Virginia's governor ordered state officials on Thursday to investigate abuse claims by children at an immigration detention facility.
Governor Ralph Northam announced the probe in a tweet hours after the reported allegations.
Immigrant children as young as 14 housed at a juvenile detention centre in the US state of Virginia say they were beaten while handcuffed and locked up for long periods in solitary confinement, left nude and shivering in concrete cell, according to a report by the Associated Press (AP).
The report also cited an adult who saw bruises and broken bones the children said were caused by guards.
"Whenever they used to restrain me and put me in the chair, they would handcuff me," said a Honduran immigrant who was sent to the facility when he was 15.
"Strapped me down all the way, from your feet all the way to your chest, you couldn't really move.They have total control over you. They also put a bag over your head. It has little holes; you can see through it. But you feel suffocated with the bag on."
The abuse claims against the Shenandoah Valley Juvenile Center near Staunton, Virginia, are detailed in federal court filings that include a half-dozen sworn statements from Latino teens jailed there for months or years.
Northam said the allegations were disturbing and directed the state's secretary of public safety and homeland security and the Department of Juvenile Justice to report back to him "to ensure the safety of every child being held there."
Many of the children were sent there after US immigration authorities accused them of belonging to violent gangs, including MS-13.
President Donald Trump has repeatedly cited gang activity as justification for his crackdown on illegal immigration.
Trump Wednesday - in a stunning about-face - moved to end the practice of splitting migrant families after they cross into the US from Mexico, signed an executive order that would keep families together after they get detained crossing the border illegally.
"We're going to have very strong borders but we are going to keep families together," the president said, adding that he doesn't like seeing children separated from their families.

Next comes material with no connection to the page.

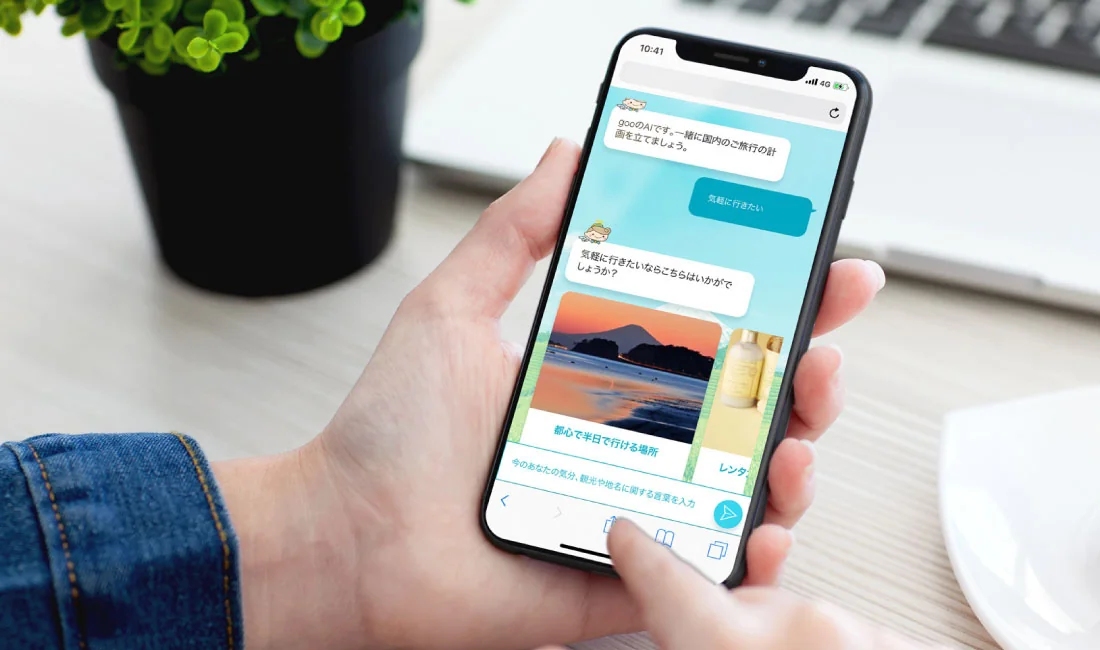 NTT AI Bot — Conversational Architecture for Enterprise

The Shenandoah lockup is one of only three juvenile detention facilities in the United States with federal contracts to provide "secure placement" for children who had problems at less-restrictive housing.
The Shenandoah detention centre was built by a coalition of seven nearby towns and counties to lock up local kids charged with serious crimes. Since 2007, about half the 58 beds are occupied by both male and female immigrants between the ages of 12 and 17 facing deportation proceedings or awaiting rulings on asylum claims.
Though held in a facility similar to a prison, the children detained on administrative immigration charges have not yet been convicted of any crime.
Virginia ranks among the worst states in the nation for wait times in federal immigration courts, with an average of 806 days before a ruling. Nationally, only about half of juveniles facing deportation are represented by a lawyer, according to Justice Department data.
On average, 92 immigrant children each year cycle through Shenandoah, most of them from Mexico and Central America.
The other two facilities are Yolo County Juvenile Detention Facility in California and the Northern Virginia Juvenile Detention Centre.